Politique

Qu’est-ce donc qu’un abus ?

Article publié le 15 octobre 2008
Article publié le 15 octobre 2008
L’UE ne tremble pas lorsqu’il s’agit de punir les abus sur le marché. Mais savez-vous en quoi consiste un abus de position dominante ?

L’article 82 du traité instituant la Communauté européenne interdit l’exercice abusif, de la part d’une ou de plusieurs entreprises, de sa position dominante sur le marché commun ou sur une partie substantielle de celui-ci. Cette règle vise à protéger les consommateurs de certaines pratiques commerciales mises en œuvre par des entreprises disposant d’un pouvoir de marché significatif. L’infraction de cette disposition peut donner lieu à l’application d’amendes, pouvant atteindre 10 % du chiffre d’affaires de l’entreprise fautive.

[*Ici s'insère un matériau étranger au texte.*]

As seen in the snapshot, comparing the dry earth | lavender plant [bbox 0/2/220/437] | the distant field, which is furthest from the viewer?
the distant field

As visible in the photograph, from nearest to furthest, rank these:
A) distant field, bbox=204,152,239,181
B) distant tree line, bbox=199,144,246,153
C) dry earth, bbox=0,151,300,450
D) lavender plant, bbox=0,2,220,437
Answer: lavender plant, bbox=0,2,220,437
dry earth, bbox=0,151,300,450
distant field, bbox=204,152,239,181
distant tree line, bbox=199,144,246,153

(brajeshwar/flickr)Une entreprise est considérée comme dominante quand elle est en condition d’influer sur le marché sans avoir à se préoccuper de ses concurrents ou clients. On présume ainsi l’existence d’une position dominante lorsque la part de marché de l’entreprise concernée est supérieure à 50 %. Selon le traité et la jurisprudence communautaire, une « responsabilité spéciale » incombe aux entreprises dominantes, qui les empêche de suivre des conduites qui pourraient pourtant être reconnues licites si elles étaient le fait de ses concurrents. En guise d’exemple de pratiques abusives, il convient de citer la vente de produits ou services à perte, le refus de contracter sans motif objectivement valable, la vente liée de produits ou services distincts ou la fixation de prix excessifs voire discriminatoires.

Même Microsoft n’y échappe pas

En mars 2004, la Commission européenne a infligé à Microsoft une sanction de 497 millions d’euros, après avoir conclu à un abus de position dominante de la part de cette entreprise. Elle refusait d’une part de fournir à ses concurrents l’information nécessaire à l’interopérabilité de leurs produits avec le système d’exploitation Windows, et, d’autre part, elle liait le programme « Windows Media Player » à un système Windows déjà omniprésent. Constatant que Microsoft n’avait pas mis un terme à ces pratiques, la Commission a infligé à la société de nouvelles sanctions en juillet 2006 (pour un montant de 280 millions d’euros), puis en février 2008 (899 millions d’euros).